** What is required **
Please filter the entries for the word "认为愚公真" and copy every line that has it.

** Provided data **
▼
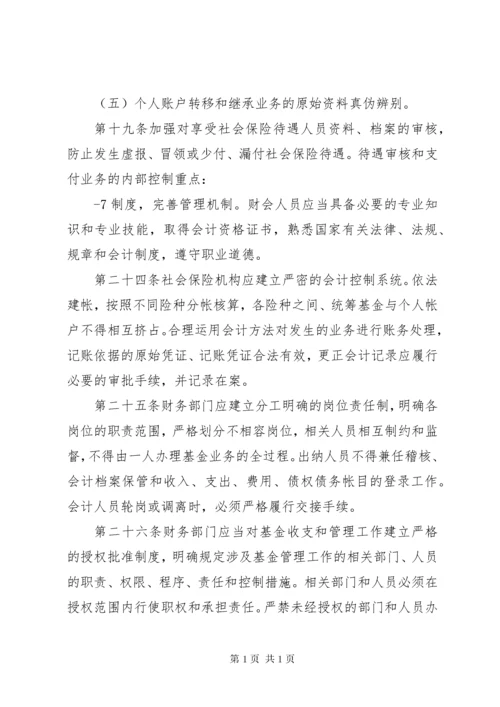 （五）个人账户转移和继承业务的原始资料真伪辨别。

第十九条加强对享受社会保险待遇人员资料、档案的审核，防止发生虚报、冒领或少付、漏付社会保险待遇。待遇审核和支付业务的内部控制重点：

-7 制度，完善管理机制。财会人员应当具备必要的专业知识和专业技能，取得会计资格证书，熟悉国家有关法律、法规、规章和会计制度，遵守职业道德。

第二十四条社会保险机构应建立严密的会计控制系统。依法建帐，按照不同险种分帐核算，各险种之间、统筹基金与个人帐户不得相互挤占。合理运用会计方法对发生的业务进行账务处理，记账依据的原始凭证、记账凭证合法有效，更正会计记录应履行必要的审批手续，并记录在案。

第二十五条财务部门应建立分工明确的岗位责任制，明确各岗位的职责范围，严格划分不相容岗位，相关人员相互制约和监督，不得由一人办理基金业务的全过程。出纳人员不得兼任稽核、会计档案保管和收入、支出、费用、债权债务帐目的登录工作。会计人员轮岗或调离时，必须严格履行交接手续。

第二十六条财务部门应当对基金收支和管理工作建立严格的授权批准制度，明确规定涉及基金管理工作的相关部门、人员的职责、权限、程序、责任和控制措施。相关部门和人员必须在授权范围内行使职权和承担责任。严禁未经授权的部门和人员办

第 1 页 共 1 页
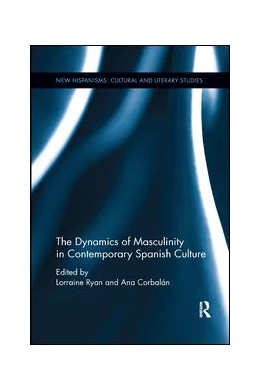 NEW HISPANISMS: CULTURAL AND LITERARY STUDIES

The Dynamics of Masculinity in Contemporary Spanish Culture

Edited by
Lorraine Ryan and Ana Corbalán

R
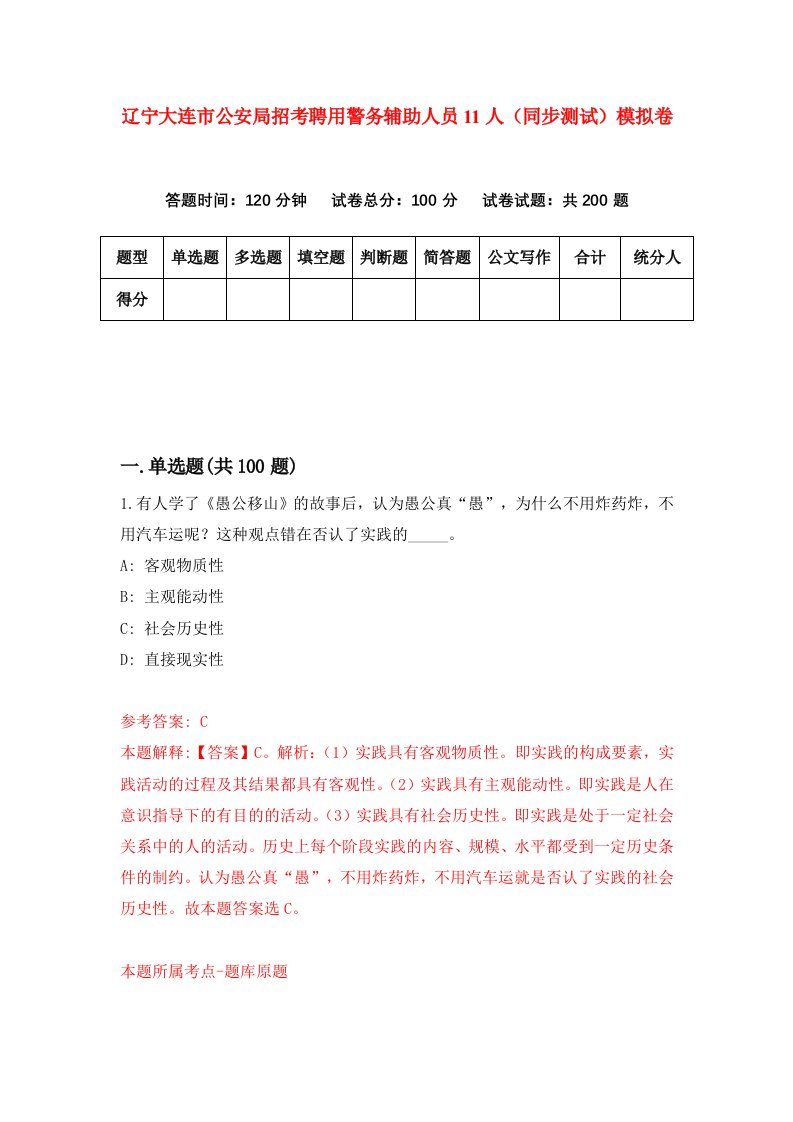 辽宁大连市公安局招考聘用警务辅助人员11人（同步测试）模拟卷

答题时间：120分钟　试卷总分：100分　试卷试题：共200题

| 题型 | 单选题 | 多选题 | 填空题 | 判断题 | 简答题 | 公文写作 | 合计 | 统分人 |
|---|---|---|---|---|---|---|---|---|
| 得分 | | | | | | | | |

一.单选题(共100题)

1.有人学了《愚公移山》的故事后，认为愚公真“愚”，为什么不用炸药炸，不用汽车运呢？这种观点错在否认了实践的_____。

A: 客观物质性

B: 主观能动性

C: 社会历史性

D: 直接现实性

参考答案: C

本题解释:【答案】C。解析：(1）实践具有客观物质性。即实践的构成要素，实践活动的过程及其结果都具有客观性。(2）实践具有主观能动性。即实践是人在意识指导下的有目的的活动。(3）实践具有社会历史性。即实践是处于一定社会关系中的人的活动。历史上每个阶段实践的内容、规模、水平都受到一定历史条件的制约。认为愚公真“愚”，不用炸药炸，不用汽车运就是否认了实践的社会历史性。故本题答案选C。

本题所属考点-题库原题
▲
** Your response **
1.有人学了《愚公移山》的故事后，认为愚公真“愚”，为什么不用炸药炸，不用汽车运呢？这种观点错在否认了实践的_____。
本题解释:【答案】C。解析：(1）实践具有客观物质性。即实践的构成要素，实践活动的过程及其结果都具有客观性。(2）实践具有主观能动性。即实践是人在意识指导下的有目的的活动。(3）实践具有社会历史性。即实践是处于一定社会关系中的人的活动。历史上每个阶段实践的内容、规模、水平都受到一定历史条件的制约。认为愚公真“愚”，不用炸药炸，不用汽车运就是否认了实践的社会历史性。故本题答案选C。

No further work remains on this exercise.